TASK DETAILS: Copy out the data exactly, leaving the pictures behind.

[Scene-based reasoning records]
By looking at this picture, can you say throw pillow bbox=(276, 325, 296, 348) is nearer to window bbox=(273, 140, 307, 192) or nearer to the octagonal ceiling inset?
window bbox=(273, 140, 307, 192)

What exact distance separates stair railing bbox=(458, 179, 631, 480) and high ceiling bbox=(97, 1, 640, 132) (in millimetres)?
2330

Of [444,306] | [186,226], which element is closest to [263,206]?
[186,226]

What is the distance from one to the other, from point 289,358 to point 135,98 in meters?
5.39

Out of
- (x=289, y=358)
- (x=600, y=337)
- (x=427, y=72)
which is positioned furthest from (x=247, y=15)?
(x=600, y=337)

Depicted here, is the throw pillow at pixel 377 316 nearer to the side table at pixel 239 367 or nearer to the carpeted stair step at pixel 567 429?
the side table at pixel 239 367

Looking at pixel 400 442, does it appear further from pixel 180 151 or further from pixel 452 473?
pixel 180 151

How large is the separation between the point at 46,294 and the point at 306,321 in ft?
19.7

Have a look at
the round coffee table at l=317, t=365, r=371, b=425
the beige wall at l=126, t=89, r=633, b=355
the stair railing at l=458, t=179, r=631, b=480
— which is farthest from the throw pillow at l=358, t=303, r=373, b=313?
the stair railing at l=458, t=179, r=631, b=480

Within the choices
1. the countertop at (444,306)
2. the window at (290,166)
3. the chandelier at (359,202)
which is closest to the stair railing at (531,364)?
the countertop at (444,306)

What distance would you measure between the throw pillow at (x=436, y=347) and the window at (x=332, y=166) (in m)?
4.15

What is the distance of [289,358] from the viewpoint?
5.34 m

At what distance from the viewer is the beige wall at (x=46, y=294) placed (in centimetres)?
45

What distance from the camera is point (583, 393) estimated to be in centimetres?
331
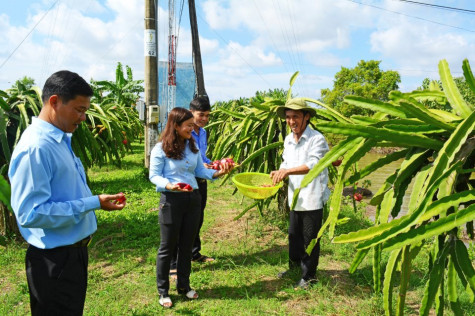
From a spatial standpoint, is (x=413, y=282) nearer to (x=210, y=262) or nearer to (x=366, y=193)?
(x=210, y=262)

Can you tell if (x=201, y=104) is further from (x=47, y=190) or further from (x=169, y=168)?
(x=47, y=190)

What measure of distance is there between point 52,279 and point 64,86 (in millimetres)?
891

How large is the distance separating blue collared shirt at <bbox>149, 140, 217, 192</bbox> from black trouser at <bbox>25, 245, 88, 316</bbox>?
1055mm

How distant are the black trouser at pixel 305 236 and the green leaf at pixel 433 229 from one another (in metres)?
1.86

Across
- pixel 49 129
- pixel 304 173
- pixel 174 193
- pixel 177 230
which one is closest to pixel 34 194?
pixel 49 129

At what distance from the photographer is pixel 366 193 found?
33.4ft

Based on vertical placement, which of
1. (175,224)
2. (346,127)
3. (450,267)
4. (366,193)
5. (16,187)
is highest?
(346,127)

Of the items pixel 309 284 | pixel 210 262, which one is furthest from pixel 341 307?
pixel 210 262

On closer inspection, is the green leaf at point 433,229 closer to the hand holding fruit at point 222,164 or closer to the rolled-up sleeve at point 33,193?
the rolled-up sleeve at point 33,193

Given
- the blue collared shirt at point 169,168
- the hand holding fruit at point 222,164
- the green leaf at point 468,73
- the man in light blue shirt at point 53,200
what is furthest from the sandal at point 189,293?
the green leaf at point 468,73

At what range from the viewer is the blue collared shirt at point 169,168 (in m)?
2.72

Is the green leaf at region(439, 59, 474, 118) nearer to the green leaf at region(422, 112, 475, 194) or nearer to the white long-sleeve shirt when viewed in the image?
the green leaf at region(422, 112, 475, 194)

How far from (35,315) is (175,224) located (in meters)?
1.22

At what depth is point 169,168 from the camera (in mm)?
2793
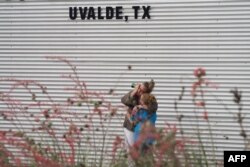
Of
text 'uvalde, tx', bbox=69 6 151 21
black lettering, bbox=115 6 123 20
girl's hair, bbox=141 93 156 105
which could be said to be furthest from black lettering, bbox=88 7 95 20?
girl's hair, bbox=141 93 156 105

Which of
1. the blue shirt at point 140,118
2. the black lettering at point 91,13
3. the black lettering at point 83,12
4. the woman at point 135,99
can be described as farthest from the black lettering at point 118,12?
the blue shirt at point 140,118

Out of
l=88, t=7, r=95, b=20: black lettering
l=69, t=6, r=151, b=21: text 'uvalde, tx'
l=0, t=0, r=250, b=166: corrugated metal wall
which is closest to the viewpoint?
l=0, t=0, r=250, b=166: corrugated metal wall

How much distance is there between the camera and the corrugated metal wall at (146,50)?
11148mm

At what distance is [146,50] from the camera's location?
37.8ft

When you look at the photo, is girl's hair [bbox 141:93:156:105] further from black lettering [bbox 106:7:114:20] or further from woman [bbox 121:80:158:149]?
black lettering [bbox 106:7:114:20]

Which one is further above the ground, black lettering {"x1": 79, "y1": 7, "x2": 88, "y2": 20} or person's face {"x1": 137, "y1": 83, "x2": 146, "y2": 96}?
black lettering {"x1": 79, "y1": 7, "x2": 88, "y2": 20}

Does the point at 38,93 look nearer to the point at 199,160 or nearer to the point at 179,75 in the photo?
the point at 179,75

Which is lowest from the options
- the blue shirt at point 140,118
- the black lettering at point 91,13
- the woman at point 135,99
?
the woman at point 135,99

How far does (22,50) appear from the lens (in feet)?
40.3

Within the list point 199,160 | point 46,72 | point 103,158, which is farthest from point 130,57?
point 199,160

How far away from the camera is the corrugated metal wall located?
11.1 m

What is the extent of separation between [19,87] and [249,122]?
4.43 metres

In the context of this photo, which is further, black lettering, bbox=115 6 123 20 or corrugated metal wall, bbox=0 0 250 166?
black lettering, bbox=115 6 123 20

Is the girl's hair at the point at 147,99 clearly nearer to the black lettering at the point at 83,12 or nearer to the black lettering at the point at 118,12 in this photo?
the black lettering at the point at 118,12
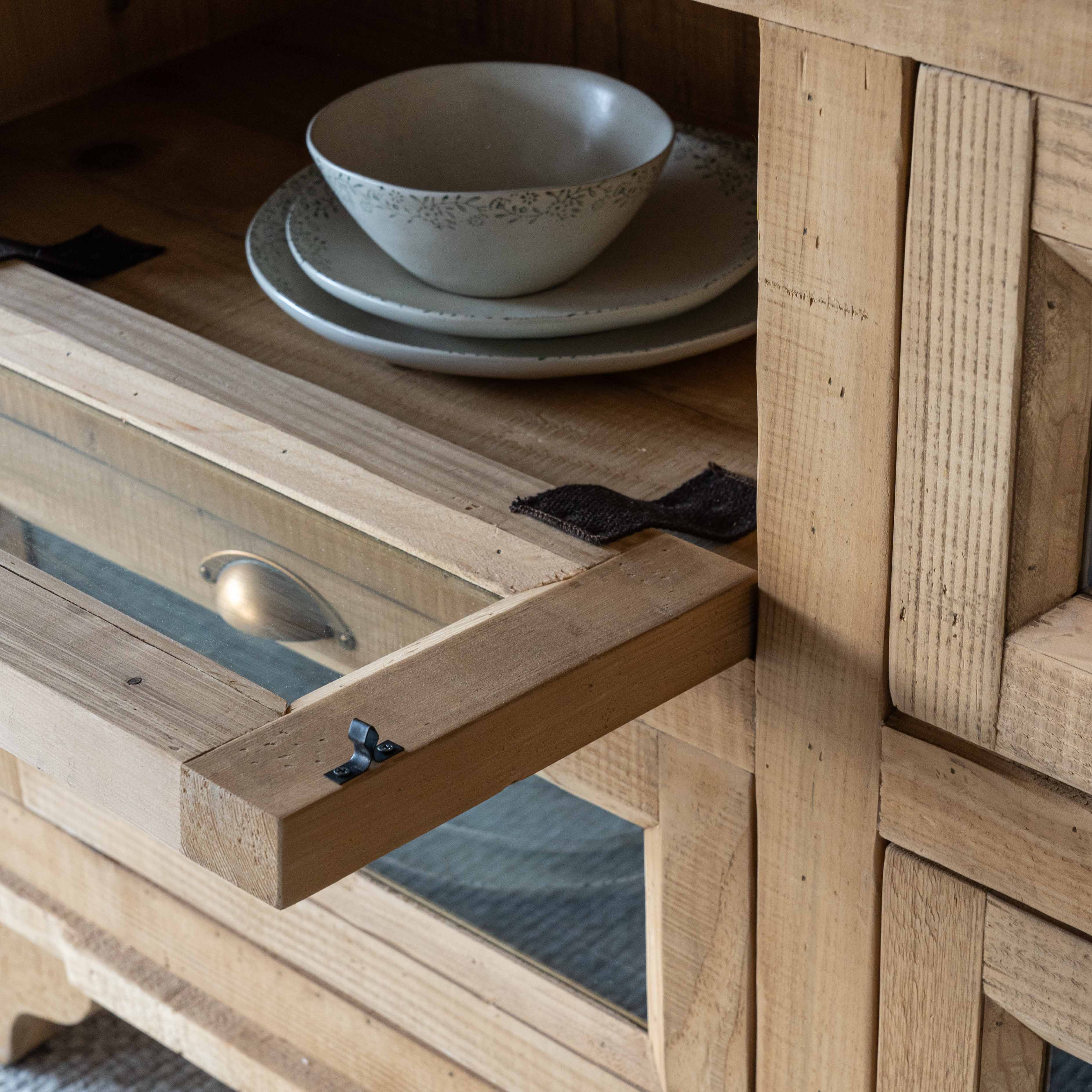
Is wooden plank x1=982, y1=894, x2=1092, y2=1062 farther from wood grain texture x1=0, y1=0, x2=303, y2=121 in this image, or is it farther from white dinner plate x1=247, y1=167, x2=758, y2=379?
wood grain texture x1=0, y1=0, x2=303, y2=121

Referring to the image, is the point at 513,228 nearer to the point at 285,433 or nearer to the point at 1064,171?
the point at 285,433

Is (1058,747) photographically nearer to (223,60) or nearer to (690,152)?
(690,152)

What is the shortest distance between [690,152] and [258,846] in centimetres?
52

WORKED SOLUTION:
By looking at this picture, can you say throw pillow bbox=(276, 325, 296, 348) is nearer to window bbox=(273, 140, 307, 192) or nearer to the octagonal ceiling inset?
window bbox=(273, 140, 307, 192)

What exact distance separates stair railing bbox=(458, 179, 631, 480) and high ceiling bbox=(97, 1, 640, 132) (in millimetres)?
2330

Of [444,306] | [186,226], which element is closest to [263,206]?
[186,226]

What is the distance from one to the other, from point 289,358 to point 135,98 in meters?
5.39

Out of
- (x=289, y=358)
- (x=600, y=337)
- (x=427, y=72)
which is positioned furthest from (x=247, y=15)?
(x=600, y=337)

Depicted here, is the throw pillow at pixel 377 316 nearer to the side table at pixel 239 367 or nearer to the carpeted stair step at pixel 567 429?
the side table at pixel 239 367

Looking at pixel 400 442, does it appear further from pixel 180 151 or further from pixel 452 473?
pixel 180 151

How large is the separation between the point at 46,294 and the point at 306,321 in ft?
19.7

Have a look at
the round coffee table at l=317, t=365, r=371, b=425
the beige wall at l=126, t=89, r=633, b=355
the stair railing at l=458, t=179, r=631, b=480
— which is farthest from the throw pillow at l=358, t=303, r=373, b=313?
the stair railing at l=458, t=179, r=631, b=480

Within the choices
1. the countertop at (444,306)
2. the window at (290,166)
3. the chandelier at (359,202)
which is closest to the stair railing at (531,364)?
the countertop at (444,306)

What distance would you measure between the throw pillow at (x=436, y=347) and the window at (x=332, y=166) (in m)?
4.15

What is the distance of [289,358] from the viewpoint?
5.34 m

At what distance from the viewer is the beige wall at (x=46, y=294) placed (in centimetres)?
45

What distance from the camera is point (583, 393) estimated to be in centimetres?
331
From a spatial standpoint, is (x=413, y=282) nearer to (x=210, y=262) or nearer to (x=366, y=193)?
(x=210, y=262)

Can you tell if (x=201, y=104) is further from (x=47, y=190) or further from (x=169, y=168)?
(x=47, y=190)

What measure of distance is there between point 52,279 and point 64,86 (in millimetres)?
891

How large is the distance separating blue collared shirt at <bbox>149, 140, 217, 192</bbox> from black trouser at <bbox>25, 245, 88, 316</bbox>?
1055mm

How distant are the black trouser at pixel 305 236 and the green leaf at pixel 433 229 from one another (in metres)?
1.86

Across
- pixel 49 129
- pixel 304 173
- pixel 174 193
- pixel 177 230
which one is closest to pixel 34 194?
pixel 49 129

At what distance from the photographer is pixel 366 193 found?
33.4ft

Based on vertical placement, which of
1. (175,224)
2. (346,127)
3. (450,267)
4. (366,193)
5. (16,187)
is highest?
(346,127)

Of the items pixel 309 284 | pixel 210 262, which one is furthest from pixel 341 307?
pixel 210 262

On closer inspection, is the green leaf at point 433,229 closer to the hand holding fruit at point 222,164 or closer to the rolled-up sleeve at point 33,193?
the rolled-up sleeve at point 33,193

Given
- the blue collared shirt at point 169,168
- the hand holding fruit at point 222,164
- the green leaf at point 468,73
- the man in light blue shirt at point 53,200
what is furthest from the sandal at point 189,293?
the green leaf at point 468,73

At what range from the viewer is the blue collared shirt at point 169,168 (in m)?
2.72

Is the green leaf at region(439, 59, 474, 118) nearer to the green leaf at region(422, 112, 475, 194) or nearer to the white long-sleeve shirt when viewed in the image?
the green leaf at region(422, 112, 475, 194)

How far from (35,315) is (175,224) located (in meters)?
1.22

At what depth is point 169,168 from the camera (in mm)?
2793
Of
text 'uvalde, tx', bbox=69 6 151 21
black lettering, bbox=115 6 123 20
girl's hair, bbox=141 93 156 105
which could be said to be furthest from black lettering, bbox=88 7 95 20?
girl's hair, bbox=141 93 156 105

Which of
1. the blue shirt at point 140,118
2. the black lettering at point 91,13
3. the black lettering at point 83,12
4. the woman at point 135,99
can be described as farthest from the black lettering at point 118,12?
the blue shirt at point 140,118

Out of
l=88, t=7, r=95, b=20: black lettering
l=69, t=6, r=151, b=21: text 'uvalde, tx'
l=0, t=0, r=250, b=166: corrugated metal wall
which is closest to the viewpoint?
l=0, t=0, r=250, b=166: corrugated metal wall

How much distance is there between the camera and the corrugated metal wall at (146,50)?
11148mm

At what distance is [146,50] from the camera's location?
37.8ft

When you look at the photo, is girl's hair [bbox 141:93:156:105] further from black lettering [bbox 106:7:114:20] or further from woman [bbox 121:80:158:149]?
black lettering [bbox 106:7:114:20]

Which one is further above the ground, black lettering {"x1": 79, "y1": 7, "x2": 88, "y2": 20} or person's face {"x1": 137, "y1": 83, "x2": 146, "y2": 96}?
black lettering {"x1": 79, "y1": 7, "x2": 88, "y2": 20}

Does the point at 38,93 look nearer to the point at 199,160 or nearer to the point at 179,75 in the photo?
the point at 179,75

Which is lowest from the options
- the blue shirt at point 140,118
- the black lettering at point 91,13
- the woman at point 135,99
?
the woman at point 135,99

How far does (22,50) appear from the lens (in feet)?
40.3

Within the list point 199,160 | point 46,72 | point 103,158, which is farthest from point 130,57?
point 199,160

How far away from the camera is the corrugated metal wall located?
11.1 m

What is the extent of separation between [19,87] and [249,122]?
4.43 metres

In the context of this photo, which is further, black lettering, bbox=115 6 123 20 or corrugated metal wall, bbox=0 0 250 166?
black lettering, bbox=115 6 123 20

Is the girl's hair at the point at 147,99 clearly nearer to the black lettering at the point at 83,12 or nearer to the black lettering at the point at 118,12 in this photo?
the black lettering at the point at 118,12
Is wooden plank x1=982, y1=894, x2=1092, y2=1062 farther from wood grain texture x1=0, y1=0, x2=303, y2=121 in this image, or is it farther from white dinner plate x1=247, y1=167, x2=758, y2=379?
wood grain texture x1=0, y1=0, x2=303, y2=121

Referring to the image, is the point at 513,228 nearer to the point at 285,433 or nearer to the point at 1064,171?
the point at 285,433

Is (1058,747) photographically nearer to (223,60) or nearer to (690,152)?
(690,152)

What is the shortest distance between [690,152] and [258,846] in centimetres?
52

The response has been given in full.